==== Extract provided ====

InDegree <- degree(AHS_Network, cmode="indegree") #Computing the in-degree of each node
InDegree <- InDegree * .15 #Scaling in-degree to avoid high in-degree nodes from crowding out the rest of the nodes
#Step 4: Creating Network Attributes
#Specifying Colors for Gender and Race
AHS_Nodes <- AHS_Nodes %>%
mutate (Color_Female = ifelse(sex == 2, 'red', ifelse(sex != 2, 'black', 'black')))
AHS_Nodes <- AHS_Nodes %>%
mutate (Color_Race = ifelse(race5 == 0, 'gold', ifelse(race5 == 1, 'chartreuse4',
ifelse(race5 == 2, 'blue1', ifelse(race5 == 3, 'brown', ifelse(race5 == 4, 'purple', 'gray0'))))))
#Creating Vectors to Assign as Attributes to the Network
Gender <- as.vector(AHS_Nodes$sex)
Race <- as.vector(AHS_Nodes$race5)
Color_Race <- as.vector(AHS_Nodes$Color_Race) #Important: 2d network Plots require a vector for an attribute
Color_Female <- as.vector(AHS_Nodes$Color_Female)
#Assigning Attributes to Vertices
set.vertex.attribute(AHS_Network,"Gender",Gender)
set.vertex.attribute(AHS_Network,"Race",Race)
set.vertex.attribute(AHS_Network,"Color_Race",Color_Race)
set.vertex.attribute(AHS_Network,"Color_Female",Color_Female)
set.vertex.attribute(AHS_Network, "InDegree", InDegree)
#Step 5: Visualizing the Network
AHS_Network
summary(AHS_Network) #Get numerical summaries of the network
set.seed(12345)
ggnetwork(AHS_Network) %>%
ggplot(aes(x = x, y = y, xend = xend, yend = yend)) +
geom_edges(color = "lightgray") +
geom_nodes(color = Color_Race, size = InDegree) +
#geom_nodelabel_repel (color = Race, label = Race) +# For networks with fewer nodes, we might want to label
theme_blank() +
geom_density_2d()
############################
# FUNDAMENTAL CONCEPTS #
############################
#Node: An entity such as an social actor, firm, or organism.
#Nodes can represent almost anything, as long as there is some meaningful set of relationships between the entities.
#Edge: A relationship between a pair of nodes where the relationship is nondirectional (e.g., kinship relationships or co-memberships in organizations).
#Arc: A directed relationship such as friendships. I can be friends with Joe, but Joe may not necessarily be my friend. Sad for me.
#Graph: A set of nodes and edges. The relationships are nondirectional and dichotomous (We are either kin or not.)
#Di-Graph: A set of nodes and arcs. The relationships are directional and can either be dichotomous or weighted.
#Network: A graph or di-graph where the nodes have attributes assigned to them such as names, genders, or sizes.
#Basic Measures
#Network Size: We also know this from the number of obsevations in the Nodelist
network.size(AHS_Network)
#Number of Edges: Corresponds to the number of observations in the edgelist
network.edgecount(AHS_Network)
#Number of Dyads (Node Pairs)
network.dyadcount(AHS_Network)
#############################
# SYSTEM LEVEL MEASURES #
#############################
#Density: The ratio of Observed Ties/All Possible Ties
gden(AHS_Network, mode = 'digraph')

====

Set of tasks
a - Answer these questions from the network analysis script:
(i) By what number is each node's in-degree multiplied?
(ii) Which color is assigned when race5 equals 3?
(iii) What ratio defines density?
b - Render this sentence from the network analysis script in Spanish: "Nodes can represent almost anything, as long as there is some meaningful set of relationships between the entities."
c - According to the network analysis script, why is the in-degree of each node scaled before it is used?
The listing has no connection to the network analysis script.

==== Stored records ====

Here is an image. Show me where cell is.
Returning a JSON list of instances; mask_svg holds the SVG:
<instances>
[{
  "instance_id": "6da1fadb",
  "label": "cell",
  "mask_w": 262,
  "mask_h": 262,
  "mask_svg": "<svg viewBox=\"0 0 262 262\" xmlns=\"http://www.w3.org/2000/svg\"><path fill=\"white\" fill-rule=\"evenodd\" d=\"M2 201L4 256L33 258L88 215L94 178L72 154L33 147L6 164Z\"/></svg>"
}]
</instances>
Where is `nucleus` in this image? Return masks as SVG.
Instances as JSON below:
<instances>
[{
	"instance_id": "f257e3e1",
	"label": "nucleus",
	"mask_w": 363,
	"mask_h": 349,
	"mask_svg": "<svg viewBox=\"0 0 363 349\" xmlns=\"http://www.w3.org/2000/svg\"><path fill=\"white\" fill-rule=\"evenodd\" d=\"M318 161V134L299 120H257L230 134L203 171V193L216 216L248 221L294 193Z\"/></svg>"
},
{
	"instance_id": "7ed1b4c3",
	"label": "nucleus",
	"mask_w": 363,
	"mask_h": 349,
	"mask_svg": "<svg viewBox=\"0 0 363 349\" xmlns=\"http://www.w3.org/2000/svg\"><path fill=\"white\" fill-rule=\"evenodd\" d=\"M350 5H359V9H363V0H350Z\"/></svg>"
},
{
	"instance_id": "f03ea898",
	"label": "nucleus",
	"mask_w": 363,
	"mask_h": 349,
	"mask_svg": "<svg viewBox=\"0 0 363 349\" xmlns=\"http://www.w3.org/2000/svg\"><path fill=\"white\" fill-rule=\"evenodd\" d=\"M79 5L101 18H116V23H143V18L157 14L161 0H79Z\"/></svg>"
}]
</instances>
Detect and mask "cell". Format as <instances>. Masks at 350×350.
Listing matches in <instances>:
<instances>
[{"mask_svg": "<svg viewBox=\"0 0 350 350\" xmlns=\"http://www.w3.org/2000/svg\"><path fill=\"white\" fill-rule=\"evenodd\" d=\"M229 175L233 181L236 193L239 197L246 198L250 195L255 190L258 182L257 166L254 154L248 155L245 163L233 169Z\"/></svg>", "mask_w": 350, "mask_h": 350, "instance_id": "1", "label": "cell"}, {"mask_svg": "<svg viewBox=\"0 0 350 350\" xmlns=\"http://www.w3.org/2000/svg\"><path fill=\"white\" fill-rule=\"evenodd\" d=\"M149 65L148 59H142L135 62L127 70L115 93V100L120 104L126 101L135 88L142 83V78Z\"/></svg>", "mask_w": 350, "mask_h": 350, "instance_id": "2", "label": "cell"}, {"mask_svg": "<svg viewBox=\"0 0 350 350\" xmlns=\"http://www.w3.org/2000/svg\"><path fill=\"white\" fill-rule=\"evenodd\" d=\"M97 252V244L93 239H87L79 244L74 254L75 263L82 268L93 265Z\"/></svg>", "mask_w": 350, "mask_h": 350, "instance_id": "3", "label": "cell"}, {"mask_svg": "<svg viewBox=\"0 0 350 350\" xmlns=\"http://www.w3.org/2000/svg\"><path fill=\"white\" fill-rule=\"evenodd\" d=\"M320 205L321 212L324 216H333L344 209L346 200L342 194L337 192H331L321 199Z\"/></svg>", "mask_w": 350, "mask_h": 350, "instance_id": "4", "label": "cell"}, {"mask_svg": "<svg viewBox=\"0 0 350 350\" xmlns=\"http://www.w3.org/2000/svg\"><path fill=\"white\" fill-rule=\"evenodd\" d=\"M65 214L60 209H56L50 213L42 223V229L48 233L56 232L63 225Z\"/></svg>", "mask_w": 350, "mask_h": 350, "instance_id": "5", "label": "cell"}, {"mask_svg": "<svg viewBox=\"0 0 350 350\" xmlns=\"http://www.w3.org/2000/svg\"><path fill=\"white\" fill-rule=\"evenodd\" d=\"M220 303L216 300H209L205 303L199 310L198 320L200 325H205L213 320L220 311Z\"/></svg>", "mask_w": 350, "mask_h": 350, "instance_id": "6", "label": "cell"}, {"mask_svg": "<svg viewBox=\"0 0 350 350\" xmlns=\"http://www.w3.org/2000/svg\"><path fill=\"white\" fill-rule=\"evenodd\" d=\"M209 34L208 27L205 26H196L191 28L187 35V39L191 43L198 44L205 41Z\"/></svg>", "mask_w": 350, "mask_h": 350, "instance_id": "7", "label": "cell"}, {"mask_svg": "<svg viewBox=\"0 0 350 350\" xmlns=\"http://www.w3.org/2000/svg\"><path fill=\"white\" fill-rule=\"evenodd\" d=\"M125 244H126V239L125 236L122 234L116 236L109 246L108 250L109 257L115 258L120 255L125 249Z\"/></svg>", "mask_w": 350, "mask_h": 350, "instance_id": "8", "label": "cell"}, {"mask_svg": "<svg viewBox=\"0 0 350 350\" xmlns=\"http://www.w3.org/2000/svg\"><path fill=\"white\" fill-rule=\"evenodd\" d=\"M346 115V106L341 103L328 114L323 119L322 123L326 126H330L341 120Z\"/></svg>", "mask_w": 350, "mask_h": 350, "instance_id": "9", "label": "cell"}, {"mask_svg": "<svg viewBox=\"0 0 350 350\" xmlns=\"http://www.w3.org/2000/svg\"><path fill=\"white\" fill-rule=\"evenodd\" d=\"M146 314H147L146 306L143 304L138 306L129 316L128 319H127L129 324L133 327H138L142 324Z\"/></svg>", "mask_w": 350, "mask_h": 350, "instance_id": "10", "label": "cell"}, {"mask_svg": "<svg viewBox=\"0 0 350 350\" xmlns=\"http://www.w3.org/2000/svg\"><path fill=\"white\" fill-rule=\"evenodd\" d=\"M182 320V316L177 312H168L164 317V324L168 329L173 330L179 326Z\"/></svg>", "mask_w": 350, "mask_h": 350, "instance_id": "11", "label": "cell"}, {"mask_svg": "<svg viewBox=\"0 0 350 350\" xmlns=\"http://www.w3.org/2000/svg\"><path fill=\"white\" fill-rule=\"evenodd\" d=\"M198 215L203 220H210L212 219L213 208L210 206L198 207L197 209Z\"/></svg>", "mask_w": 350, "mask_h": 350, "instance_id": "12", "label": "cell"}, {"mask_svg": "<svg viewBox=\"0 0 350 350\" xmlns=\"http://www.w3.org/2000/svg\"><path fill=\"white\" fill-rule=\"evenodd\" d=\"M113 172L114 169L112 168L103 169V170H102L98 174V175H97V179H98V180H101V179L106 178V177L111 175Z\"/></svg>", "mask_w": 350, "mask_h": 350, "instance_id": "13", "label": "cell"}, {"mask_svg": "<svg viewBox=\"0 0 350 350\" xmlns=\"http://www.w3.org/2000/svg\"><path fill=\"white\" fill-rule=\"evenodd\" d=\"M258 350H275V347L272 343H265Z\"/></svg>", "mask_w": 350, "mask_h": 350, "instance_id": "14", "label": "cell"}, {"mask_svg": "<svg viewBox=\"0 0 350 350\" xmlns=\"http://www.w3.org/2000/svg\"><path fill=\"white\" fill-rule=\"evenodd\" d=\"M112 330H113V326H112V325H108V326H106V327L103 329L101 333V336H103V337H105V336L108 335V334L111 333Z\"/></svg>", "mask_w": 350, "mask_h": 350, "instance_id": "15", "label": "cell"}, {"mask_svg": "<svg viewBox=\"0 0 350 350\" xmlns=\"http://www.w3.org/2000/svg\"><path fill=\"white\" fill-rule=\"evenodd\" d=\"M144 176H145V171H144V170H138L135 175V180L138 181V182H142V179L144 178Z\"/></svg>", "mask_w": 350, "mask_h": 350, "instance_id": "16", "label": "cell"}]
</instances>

====
==== Stored records ====

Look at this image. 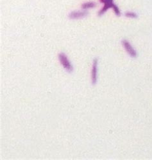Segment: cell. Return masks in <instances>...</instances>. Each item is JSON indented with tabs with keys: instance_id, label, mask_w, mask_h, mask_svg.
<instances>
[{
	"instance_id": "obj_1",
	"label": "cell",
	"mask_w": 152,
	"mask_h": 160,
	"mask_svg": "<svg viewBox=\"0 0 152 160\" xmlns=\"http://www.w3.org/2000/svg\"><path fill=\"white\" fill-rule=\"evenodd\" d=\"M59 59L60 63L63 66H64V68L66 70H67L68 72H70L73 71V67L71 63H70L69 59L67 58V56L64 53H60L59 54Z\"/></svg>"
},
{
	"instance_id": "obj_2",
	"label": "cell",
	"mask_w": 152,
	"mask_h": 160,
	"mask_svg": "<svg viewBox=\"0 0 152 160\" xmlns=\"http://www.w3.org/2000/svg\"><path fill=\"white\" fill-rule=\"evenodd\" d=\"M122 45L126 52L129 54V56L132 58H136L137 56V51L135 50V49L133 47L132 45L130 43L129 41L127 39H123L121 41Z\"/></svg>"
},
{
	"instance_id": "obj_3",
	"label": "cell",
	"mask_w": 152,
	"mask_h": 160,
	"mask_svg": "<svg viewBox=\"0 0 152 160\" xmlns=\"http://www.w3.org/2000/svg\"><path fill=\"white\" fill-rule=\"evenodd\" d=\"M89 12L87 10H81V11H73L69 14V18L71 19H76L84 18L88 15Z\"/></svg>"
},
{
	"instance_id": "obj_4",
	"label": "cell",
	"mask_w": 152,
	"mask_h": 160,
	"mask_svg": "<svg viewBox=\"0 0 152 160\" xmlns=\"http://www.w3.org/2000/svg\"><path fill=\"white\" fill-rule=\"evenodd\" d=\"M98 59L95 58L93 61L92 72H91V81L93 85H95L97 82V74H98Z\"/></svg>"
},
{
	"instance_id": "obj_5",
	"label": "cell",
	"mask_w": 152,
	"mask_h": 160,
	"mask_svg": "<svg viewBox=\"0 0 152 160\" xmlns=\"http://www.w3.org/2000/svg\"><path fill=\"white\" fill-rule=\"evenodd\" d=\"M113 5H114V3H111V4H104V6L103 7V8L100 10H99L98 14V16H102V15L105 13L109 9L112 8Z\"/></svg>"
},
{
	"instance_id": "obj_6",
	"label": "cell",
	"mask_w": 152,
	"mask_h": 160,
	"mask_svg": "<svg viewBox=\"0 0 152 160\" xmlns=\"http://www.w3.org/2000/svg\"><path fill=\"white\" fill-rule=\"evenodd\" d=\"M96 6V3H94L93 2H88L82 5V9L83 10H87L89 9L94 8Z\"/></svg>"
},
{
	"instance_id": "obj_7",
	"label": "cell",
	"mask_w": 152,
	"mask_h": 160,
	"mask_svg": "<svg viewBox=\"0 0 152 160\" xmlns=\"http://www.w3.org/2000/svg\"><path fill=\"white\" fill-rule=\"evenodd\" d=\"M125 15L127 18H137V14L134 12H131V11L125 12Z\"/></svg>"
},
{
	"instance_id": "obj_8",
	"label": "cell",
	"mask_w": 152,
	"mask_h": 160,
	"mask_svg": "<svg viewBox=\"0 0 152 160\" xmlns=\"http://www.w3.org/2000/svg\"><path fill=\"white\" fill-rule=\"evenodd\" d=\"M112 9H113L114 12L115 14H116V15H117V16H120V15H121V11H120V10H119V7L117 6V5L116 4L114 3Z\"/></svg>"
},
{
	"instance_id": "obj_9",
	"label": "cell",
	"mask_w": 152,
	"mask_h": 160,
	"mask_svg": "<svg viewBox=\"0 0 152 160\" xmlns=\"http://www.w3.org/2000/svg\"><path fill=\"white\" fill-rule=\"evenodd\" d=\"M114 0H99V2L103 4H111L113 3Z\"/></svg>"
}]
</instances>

====

Answers to the tasks
a -
(i) .15
(ii) Brown
(iii) Observed Ties/All Possible Ties

b - Los nodos pueden representar casi cualquier cosa, siempre que exista algún conjunto significativo de relaciones entre las entidades.

c - The in-degree is scaled so that nodes with a high in-degree do not crowd out the rest of the nodes. The scaled value is later used as the node size in the plot.